Using the USNG - The Web

Now presenting part du of our USNG series - using USNG on our web site.

First, let’s review our minimum requirements for our USNG-supporting application:


  • Locate and zoom to a USNG location (user input).

  • Display USNG location on a mouse click and/or movement.

  • Allow users to graphically display a USNG grid overlay on their screen.


Let’s start with the last one first, as it’s the easiest. If you recall in our ArcMap segment, we used some of ArcMap’s built in tools to render a USNG grid for us. We’re going one step easier with our web application - we’re going to use some pre-made grids from the fine folks at Delta State University. Simply head there and grab the area(s) you need. I would advise clipping your area of interest out, as the data sets are pretty large. It goes down to the 100k meter level, so it should do you fine. Add it to your web map with whatever software you’re using, set the scaling and labeling options as desired, and viola. Thanks Delta State!

Now we need to go with a bit of JavaScript for the rest. Here’s the script you need along with some demo functions.

This script has had a lot of contributors, which you can read about in the .js file, but they include Peter H. Dana, Larry Moore, Chuck Gantz, Grant Wang, and Doug Tallman. Thanks to everybody for keeping my JavaScript-related swearing to a minimum.*

Because every web mapping software package or API spits out coordinates a little differently, we’re going to skip that part and assume that you are getting your XY coordinates as lat-long and that in JavaScript those values are set as ‘mylat’ and ‘mylong’ respectively. We’ll also assume that the user inputs their USNG location in a text box and it gets assigned to the JavaScript variable ‘myusng’. That should give you enough to get going in whatever you’re using.

First, grab that js file and include it in your page:

<script src=”usng.js” mce_src=”usng.js”></script>

Now we need a little JavaScript.

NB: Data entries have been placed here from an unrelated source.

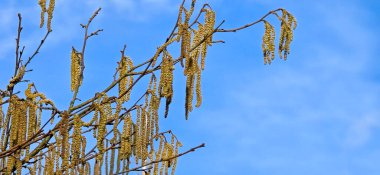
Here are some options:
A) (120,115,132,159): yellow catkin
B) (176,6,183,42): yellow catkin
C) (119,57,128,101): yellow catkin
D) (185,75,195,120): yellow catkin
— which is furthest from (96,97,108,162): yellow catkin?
(176,6,183,42): yellow catkin

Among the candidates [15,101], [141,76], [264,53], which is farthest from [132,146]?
[264,53]

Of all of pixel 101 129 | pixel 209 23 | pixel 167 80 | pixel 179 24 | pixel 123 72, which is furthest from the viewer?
pixel 123 72

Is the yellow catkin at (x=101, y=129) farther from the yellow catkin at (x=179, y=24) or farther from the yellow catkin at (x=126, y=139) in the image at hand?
the yellow catkin at (x=179, y=24)

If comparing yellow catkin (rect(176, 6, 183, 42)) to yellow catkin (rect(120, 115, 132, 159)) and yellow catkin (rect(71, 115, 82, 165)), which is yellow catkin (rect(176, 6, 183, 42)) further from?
yellow catkin (rect(71, 115, 82, 165))

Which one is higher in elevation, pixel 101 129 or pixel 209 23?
pixel 209 23

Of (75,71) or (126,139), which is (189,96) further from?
(75,71)

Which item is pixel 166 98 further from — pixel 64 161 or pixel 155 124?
pixel 64 161

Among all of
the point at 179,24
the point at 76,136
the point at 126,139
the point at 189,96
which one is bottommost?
the point at 76,136

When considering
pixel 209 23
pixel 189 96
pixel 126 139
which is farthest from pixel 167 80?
pixel 209 23

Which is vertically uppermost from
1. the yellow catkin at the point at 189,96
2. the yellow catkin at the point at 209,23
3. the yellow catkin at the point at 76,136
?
the yellow catkin at the point at 209,23

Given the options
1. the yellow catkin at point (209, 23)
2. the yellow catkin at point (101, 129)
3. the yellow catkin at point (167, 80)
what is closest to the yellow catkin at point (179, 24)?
the yellow catkin at point (209, 23)

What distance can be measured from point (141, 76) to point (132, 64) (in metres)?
0.38

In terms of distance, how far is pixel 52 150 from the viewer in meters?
4.44

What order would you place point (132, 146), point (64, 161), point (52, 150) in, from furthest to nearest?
point (132, 146) → point (52, 150) → point (64, 161)
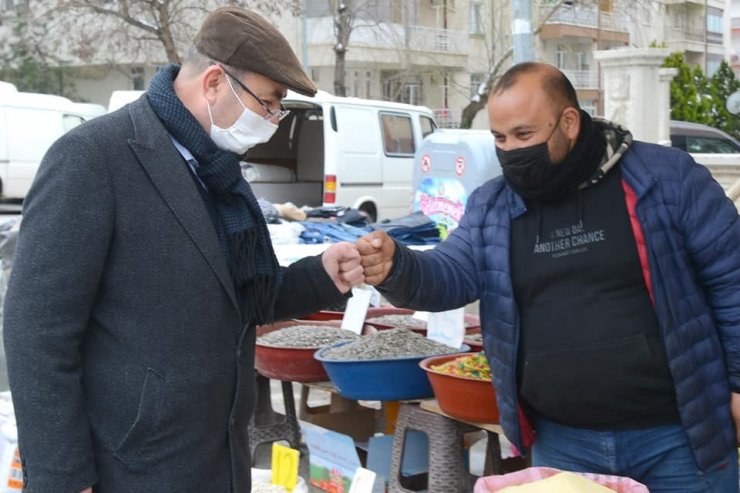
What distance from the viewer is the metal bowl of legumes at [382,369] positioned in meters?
3.81

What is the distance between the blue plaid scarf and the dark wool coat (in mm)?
43

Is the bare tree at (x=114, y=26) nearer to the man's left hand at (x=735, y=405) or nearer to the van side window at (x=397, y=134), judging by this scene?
the van side window at (x=397, y=134)

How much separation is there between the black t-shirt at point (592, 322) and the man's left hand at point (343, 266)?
43 cm

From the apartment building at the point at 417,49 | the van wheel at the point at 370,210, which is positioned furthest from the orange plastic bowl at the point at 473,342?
the apartment building at the point at 417,49

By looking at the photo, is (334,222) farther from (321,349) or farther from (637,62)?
(637,62)

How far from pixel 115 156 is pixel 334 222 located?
201 inches

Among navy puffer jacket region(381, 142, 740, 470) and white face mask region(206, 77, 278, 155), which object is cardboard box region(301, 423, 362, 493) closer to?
navy puffer jacket region(381, 142, 740, 470)

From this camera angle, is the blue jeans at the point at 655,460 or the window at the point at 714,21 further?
the window at the point at 714,21

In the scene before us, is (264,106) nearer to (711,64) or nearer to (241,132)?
(241,132)

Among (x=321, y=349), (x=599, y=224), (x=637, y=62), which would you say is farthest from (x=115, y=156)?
(x=637, y=62)

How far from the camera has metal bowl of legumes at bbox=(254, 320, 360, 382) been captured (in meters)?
4.22

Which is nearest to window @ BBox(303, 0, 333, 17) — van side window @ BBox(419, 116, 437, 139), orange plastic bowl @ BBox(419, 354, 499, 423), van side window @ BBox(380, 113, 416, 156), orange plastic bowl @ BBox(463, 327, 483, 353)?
van side window @ BBox(419, 116, 437, 139)

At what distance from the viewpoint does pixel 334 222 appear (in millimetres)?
7082

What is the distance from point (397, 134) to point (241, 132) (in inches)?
444
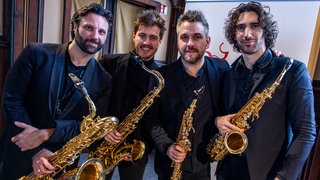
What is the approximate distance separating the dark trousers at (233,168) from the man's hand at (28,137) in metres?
1.39

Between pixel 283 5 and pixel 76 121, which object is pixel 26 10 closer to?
pixel 76 121

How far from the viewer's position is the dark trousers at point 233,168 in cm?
→ 177

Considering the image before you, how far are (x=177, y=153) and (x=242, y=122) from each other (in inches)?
20.9

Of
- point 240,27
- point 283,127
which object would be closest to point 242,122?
point 283,127

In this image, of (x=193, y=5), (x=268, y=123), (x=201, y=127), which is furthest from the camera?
(x=193, y=5)

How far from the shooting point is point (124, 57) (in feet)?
7.85

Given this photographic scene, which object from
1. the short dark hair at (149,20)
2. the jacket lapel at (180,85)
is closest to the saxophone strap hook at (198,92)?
the jacket lapel at (180,85)

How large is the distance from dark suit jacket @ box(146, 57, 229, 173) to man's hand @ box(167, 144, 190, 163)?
7cm

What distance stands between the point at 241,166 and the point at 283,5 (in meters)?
3.00

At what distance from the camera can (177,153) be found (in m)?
1.80

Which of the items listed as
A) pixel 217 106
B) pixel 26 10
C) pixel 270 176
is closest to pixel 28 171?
pixel 217 106

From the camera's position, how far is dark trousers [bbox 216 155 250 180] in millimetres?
1766

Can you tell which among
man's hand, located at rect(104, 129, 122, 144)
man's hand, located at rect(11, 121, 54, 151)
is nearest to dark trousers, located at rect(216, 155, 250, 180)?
man's hand, located at rect(104, 129, 122, 144)

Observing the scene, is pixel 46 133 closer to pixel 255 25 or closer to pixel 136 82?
pixel 136 82
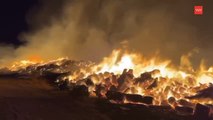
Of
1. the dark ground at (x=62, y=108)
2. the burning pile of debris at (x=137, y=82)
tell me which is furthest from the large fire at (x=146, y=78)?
the dark ground at (x=62, y=108)

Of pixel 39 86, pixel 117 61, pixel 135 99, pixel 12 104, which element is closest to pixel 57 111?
pixel 12 104

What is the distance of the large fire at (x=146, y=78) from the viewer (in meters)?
47.8

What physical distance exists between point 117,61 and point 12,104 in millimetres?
25189

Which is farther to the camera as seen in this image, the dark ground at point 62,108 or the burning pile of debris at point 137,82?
the burning pile of debris at point 137,82

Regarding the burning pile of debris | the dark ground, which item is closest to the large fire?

The two functions in the usng.js include we need are LLtoUSNG(lat, lon, precision) and USNGtoLL(usng_string,latlng). That last argument in USNGtoLL is an array to return, so we’ll have to set that too.

First let’s look at taking our mylat and mylong coordinates and converting them to USNG.

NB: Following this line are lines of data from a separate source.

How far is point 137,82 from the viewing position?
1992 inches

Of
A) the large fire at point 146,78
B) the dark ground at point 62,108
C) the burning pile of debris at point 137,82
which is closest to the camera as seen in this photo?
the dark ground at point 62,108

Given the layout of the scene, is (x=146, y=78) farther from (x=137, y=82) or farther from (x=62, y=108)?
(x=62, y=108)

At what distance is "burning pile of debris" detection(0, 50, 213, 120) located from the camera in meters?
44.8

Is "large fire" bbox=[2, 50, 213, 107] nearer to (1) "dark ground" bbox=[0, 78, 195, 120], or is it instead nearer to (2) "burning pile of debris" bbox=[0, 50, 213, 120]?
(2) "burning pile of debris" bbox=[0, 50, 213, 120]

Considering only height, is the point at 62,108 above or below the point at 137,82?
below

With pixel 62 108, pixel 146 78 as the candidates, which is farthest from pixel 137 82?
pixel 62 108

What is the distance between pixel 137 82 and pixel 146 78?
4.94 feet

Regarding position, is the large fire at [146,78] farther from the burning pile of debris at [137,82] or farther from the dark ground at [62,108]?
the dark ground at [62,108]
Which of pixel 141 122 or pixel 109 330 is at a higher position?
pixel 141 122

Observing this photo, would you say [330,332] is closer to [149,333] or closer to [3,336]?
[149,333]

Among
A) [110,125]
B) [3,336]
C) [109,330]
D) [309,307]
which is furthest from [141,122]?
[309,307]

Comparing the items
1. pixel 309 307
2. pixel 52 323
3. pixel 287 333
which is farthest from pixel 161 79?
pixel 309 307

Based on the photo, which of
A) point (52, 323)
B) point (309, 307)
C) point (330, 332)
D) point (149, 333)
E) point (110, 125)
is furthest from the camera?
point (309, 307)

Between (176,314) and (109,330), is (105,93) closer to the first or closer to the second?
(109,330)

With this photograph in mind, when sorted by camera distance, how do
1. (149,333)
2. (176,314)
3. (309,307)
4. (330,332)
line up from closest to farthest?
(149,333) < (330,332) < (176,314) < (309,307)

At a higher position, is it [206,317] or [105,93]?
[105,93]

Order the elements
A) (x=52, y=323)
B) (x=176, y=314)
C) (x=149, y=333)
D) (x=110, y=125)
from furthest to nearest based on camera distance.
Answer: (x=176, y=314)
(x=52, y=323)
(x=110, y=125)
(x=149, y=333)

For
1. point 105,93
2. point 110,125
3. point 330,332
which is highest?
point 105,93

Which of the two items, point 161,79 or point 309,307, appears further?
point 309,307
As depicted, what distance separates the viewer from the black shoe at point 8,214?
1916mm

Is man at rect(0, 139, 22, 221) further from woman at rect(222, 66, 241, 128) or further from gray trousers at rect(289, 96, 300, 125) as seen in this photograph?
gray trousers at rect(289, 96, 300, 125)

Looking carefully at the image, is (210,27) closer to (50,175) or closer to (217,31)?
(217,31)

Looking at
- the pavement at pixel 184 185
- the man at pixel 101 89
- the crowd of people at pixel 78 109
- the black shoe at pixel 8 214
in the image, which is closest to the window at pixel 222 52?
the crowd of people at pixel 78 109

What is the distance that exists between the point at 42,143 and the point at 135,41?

myresults = LLtoUSNG(mylat, mylong, 3);
alert(myresults);

Here we’re making an alert box, but we could just as easily dropped the value into a tag somewhere. The last number is precision. It should be set to 1-5 and specifies the number of digits in the output coordinates. Remember we’re really talking grids with USNG, so 1 = 10km grid, 2 = 1km grid, all the way down to 5 = 1m grid.

That’s that. Put it in a function, and you can now produce USNG for your lat-long coordinates, whether they are from a mouse move, a mouse click, or from user input.

Next we’ll convert USNG input by the user to lat long. Remember we have to set the latlng return as an array before we get started.

var latlng=[];
USNGtoLL(myusng,latlng);
alert(latlng[0] + ‘ ‘ + latlng[1]);

There you have it. Your USNG is converted to lat-long and an alert box pops up with the results.

Included in the zip file with the usng.js is a usng.htm example with a couple of functions. Nothing to write home about, but the basic functions you’ll need for your USNG-enabled web app.

If you want to see a really cool example of USNG and the Google Maps API, check out this site by Larry Moore. If you click on the information link at the top of the page, you can download the whole site and see how it works. But, in essence, it’s calling the USNGtoLL and LLtoUSNG functions we talked about above.

*All of my JavaScript work involves swearing. I don’t know why. Browser quirks aside (shakes fist at IE) JavaScript isn’t all that hard. But set my cursor between the script tags and colorful epithets fly from my mouth unbidden. Of course, traffic lights do the same thing. Huh.